Prior to the 2004 opening of Dinosphere, sculptor Brian Cooley was commissioned to create one adult and two juvenile Alamosaurs for the exterior of the Dinosphere’s domed enclosure. The idea behind Cooley’s work was to make it look to passers-by that the trio was breaking through the dome’s wall. Those dinosaurs and two others created in 2009 by sculptor Gary Staab for the museum’s new Welcome Center (a 70-foot-tall adult and small baby Brachiosaurus peering inside the main entry) show what an important role dinosaurs play among the museum’s many attractions.

International Advisory Panel

The culmination of three years of planning, research, and construction, Dinosphere was developed with input from an international advisory panel. The panel consisted of: Peter and Neal Larson, founders of the Black Hills Institute of Geological Research; Dr. Phil Currie and Dr. Eva Koppelhus from Canada’s Royal Tyrrell Museum of Paleontology; Dr. Paul Sereno from the University of Chicago’s Department of Organismal Biology and Anatomy; world-renowned paleontologist Dr. Robert Bakker; Dr. Dong Zhiming, research professor at the China Academy of Sciences’ Institute for Vertebrate Paleontology and Paleoanthropology; Michael Skrepnick, acclaimed dinosaur artist from Alberta, Canada; John Lanzendorf, Chicago-based dinosaur art collector; Dr. John Falk and Dr. Lynn Dierking, founders of the Institute for Learning Innovation in Annapolis, Maryland; and David Cassidy, education consultant and The Children’s Museum’s former director of education.
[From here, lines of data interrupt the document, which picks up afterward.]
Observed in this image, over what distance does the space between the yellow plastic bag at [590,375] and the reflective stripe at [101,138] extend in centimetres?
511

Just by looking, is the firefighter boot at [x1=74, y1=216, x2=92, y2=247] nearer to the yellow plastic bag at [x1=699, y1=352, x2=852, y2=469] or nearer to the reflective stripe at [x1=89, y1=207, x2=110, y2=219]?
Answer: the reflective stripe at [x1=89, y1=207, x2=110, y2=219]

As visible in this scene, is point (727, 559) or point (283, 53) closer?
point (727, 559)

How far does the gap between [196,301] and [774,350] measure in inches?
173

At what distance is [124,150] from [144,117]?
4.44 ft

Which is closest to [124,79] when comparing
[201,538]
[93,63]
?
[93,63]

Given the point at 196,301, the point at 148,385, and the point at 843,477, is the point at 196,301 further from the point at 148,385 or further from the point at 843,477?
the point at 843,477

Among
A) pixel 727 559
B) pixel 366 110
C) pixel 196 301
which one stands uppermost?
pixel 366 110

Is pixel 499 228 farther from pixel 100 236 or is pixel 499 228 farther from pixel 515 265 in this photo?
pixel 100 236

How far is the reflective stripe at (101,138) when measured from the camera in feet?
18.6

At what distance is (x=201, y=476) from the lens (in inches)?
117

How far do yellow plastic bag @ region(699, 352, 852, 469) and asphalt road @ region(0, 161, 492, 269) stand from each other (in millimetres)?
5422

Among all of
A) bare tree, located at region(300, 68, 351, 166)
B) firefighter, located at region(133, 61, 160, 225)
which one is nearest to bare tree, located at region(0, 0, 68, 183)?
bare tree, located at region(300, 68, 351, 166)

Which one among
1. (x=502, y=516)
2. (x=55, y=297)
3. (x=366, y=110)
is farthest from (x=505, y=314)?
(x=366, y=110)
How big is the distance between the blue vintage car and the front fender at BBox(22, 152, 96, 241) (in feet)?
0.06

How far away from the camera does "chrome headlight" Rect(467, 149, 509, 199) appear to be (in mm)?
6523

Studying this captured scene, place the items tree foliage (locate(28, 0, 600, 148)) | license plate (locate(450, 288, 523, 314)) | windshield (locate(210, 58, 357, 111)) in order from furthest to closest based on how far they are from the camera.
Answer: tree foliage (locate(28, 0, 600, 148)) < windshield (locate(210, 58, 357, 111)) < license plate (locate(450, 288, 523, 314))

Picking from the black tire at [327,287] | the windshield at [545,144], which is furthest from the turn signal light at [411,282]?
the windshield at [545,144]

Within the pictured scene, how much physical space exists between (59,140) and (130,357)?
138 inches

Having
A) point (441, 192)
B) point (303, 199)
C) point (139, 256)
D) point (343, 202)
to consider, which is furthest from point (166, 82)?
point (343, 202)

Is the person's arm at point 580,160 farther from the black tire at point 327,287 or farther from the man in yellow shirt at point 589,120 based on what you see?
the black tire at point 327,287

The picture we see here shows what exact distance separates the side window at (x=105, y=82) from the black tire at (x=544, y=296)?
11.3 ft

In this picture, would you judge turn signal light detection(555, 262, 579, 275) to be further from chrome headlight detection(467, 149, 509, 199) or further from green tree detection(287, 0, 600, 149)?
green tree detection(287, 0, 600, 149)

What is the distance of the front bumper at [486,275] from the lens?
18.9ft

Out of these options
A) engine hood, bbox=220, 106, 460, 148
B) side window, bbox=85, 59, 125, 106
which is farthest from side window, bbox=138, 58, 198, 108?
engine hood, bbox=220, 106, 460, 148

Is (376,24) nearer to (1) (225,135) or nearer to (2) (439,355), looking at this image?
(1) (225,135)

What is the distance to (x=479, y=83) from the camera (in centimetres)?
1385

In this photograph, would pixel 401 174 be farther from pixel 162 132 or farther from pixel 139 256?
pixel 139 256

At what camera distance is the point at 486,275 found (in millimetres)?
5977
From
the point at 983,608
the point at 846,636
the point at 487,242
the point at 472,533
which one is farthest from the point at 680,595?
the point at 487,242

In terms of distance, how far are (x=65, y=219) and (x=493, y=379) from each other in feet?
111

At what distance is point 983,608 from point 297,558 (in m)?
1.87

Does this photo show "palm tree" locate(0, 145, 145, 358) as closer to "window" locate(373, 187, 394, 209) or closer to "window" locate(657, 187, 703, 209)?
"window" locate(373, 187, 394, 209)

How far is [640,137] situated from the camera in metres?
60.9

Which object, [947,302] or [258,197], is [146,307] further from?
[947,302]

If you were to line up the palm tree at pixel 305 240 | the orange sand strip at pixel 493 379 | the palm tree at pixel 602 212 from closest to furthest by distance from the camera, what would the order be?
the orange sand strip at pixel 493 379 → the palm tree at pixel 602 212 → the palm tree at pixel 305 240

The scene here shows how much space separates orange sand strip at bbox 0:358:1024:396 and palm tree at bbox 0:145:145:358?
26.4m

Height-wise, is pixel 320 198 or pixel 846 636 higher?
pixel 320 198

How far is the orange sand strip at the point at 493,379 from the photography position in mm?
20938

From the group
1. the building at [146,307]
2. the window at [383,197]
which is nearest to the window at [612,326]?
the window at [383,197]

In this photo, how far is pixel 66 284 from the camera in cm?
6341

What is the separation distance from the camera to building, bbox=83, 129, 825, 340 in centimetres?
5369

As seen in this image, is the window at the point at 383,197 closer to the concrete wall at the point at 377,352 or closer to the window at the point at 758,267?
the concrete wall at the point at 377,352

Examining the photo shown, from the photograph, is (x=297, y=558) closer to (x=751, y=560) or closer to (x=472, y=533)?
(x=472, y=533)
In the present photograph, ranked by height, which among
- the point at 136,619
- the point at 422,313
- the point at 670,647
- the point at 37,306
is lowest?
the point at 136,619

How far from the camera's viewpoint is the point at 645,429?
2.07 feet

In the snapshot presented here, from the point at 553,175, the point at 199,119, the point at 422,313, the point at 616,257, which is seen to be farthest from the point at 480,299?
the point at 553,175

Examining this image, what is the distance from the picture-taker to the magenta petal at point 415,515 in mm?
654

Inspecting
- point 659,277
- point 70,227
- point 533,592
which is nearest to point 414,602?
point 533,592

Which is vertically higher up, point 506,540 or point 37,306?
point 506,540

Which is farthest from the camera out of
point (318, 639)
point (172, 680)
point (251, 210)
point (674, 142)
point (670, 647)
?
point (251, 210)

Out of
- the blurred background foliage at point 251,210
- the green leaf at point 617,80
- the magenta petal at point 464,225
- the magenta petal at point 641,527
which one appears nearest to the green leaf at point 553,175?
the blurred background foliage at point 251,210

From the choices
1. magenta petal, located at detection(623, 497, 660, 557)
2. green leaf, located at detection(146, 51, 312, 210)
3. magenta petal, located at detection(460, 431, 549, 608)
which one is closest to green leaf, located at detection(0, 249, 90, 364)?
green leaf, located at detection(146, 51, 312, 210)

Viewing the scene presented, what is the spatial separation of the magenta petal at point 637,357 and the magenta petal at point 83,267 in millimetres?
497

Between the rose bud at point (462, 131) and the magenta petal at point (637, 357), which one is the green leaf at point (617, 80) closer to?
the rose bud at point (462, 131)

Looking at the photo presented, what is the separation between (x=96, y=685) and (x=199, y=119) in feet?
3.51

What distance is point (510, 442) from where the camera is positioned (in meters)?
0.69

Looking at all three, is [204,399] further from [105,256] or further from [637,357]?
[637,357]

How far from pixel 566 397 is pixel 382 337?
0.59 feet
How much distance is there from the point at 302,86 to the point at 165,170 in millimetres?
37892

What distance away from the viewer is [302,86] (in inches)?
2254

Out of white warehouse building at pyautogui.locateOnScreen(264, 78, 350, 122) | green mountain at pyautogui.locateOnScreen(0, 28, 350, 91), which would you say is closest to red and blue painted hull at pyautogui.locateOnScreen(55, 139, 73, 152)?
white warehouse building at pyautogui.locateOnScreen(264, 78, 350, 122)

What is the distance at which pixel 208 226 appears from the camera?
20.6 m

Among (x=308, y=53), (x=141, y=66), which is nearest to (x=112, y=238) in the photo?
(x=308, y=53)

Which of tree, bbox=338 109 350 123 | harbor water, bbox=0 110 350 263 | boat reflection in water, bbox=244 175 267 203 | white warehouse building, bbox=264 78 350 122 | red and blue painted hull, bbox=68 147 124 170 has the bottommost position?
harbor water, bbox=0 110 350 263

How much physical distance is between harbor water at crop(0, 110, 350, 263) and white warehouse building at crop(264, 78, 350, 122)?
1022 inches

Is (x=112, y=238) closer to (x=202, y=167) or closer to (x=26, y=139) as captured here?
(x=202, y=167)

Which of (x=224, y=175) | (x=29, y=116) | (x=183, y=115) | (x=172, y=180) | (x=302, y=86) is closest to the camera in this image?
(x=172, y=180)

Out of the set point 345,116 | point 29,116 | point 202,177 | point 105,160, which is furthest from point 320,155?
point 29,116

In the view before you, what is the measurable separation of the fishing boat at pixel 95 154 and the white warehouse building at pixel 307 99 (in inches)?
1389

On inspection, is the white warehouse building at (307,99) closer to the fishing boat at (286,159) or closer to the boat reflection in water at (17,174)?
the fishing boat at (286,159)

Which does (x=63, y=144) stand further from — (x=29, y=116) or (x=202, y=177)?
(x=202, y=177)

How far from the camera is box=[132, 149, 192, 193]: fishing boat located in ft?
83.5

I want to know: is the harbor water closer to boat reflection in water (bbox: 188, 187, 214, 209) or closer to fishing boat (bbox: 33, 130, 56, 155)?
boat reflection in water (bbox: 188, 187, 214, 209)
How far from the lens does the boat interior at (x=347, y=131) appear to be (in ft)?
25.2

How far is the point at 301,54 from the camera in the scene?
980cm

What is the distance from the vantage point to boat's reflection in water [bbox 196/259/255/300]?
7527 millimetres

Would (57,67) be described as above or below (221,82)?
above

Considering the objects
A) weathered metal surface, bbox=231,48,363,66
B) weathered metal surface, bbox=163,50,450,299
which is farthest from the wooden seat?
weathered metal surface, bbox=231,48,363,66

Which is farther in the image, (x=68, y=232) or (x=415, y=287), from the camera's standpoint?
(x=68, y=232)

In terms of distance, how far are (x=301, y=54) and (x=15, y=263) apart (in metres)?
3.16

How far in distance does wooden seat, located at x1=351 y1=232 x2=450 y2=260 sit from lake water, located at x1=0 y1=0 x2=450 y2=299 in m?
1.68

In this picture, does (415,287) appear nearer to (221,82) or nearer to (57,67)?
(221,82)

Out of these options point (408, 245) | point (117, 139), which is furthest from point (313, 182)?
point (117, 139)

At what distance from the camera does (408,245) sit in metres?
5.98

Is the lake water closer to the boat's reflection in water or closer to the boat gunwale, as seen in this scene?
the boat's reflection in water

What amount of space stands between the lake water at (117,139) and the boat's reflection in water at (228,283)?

Dinosphere’s place in museum history

Dinosphere was a logical extension of the museum’s longstanding commitment to paleontology, which began with a plaster cast of dinosaur footprint brought back from a Prairie Trek expedition in 1932 and went on to include the excavation (1976–79) and display of the Mastodon skeleton, now on Level 4, a traveling exhibit of dinosaur-related artworks from the Natural History Museum in Los Angeles called Dinosaurs Past and Present in 1989, and the 1999 exhibition Kinetosaurs: Putting Some Teeth into Art and Science, which featured life-sized mechanical steel dinosaur sculptures.

Since 2004 Dinosphere has been visited by millions of museum visitors; some stay only long enough to ooh and ah at the displays, others linger to study the amazing specimens, the painstaking work being done in the Paleo Prep Lab, and the stunning artworks. But Dinosphere is more than a well-executed exhibit. The careful planning and attention to accuracy that went into its design have made it appealing to dinosaur fans and scientists alike.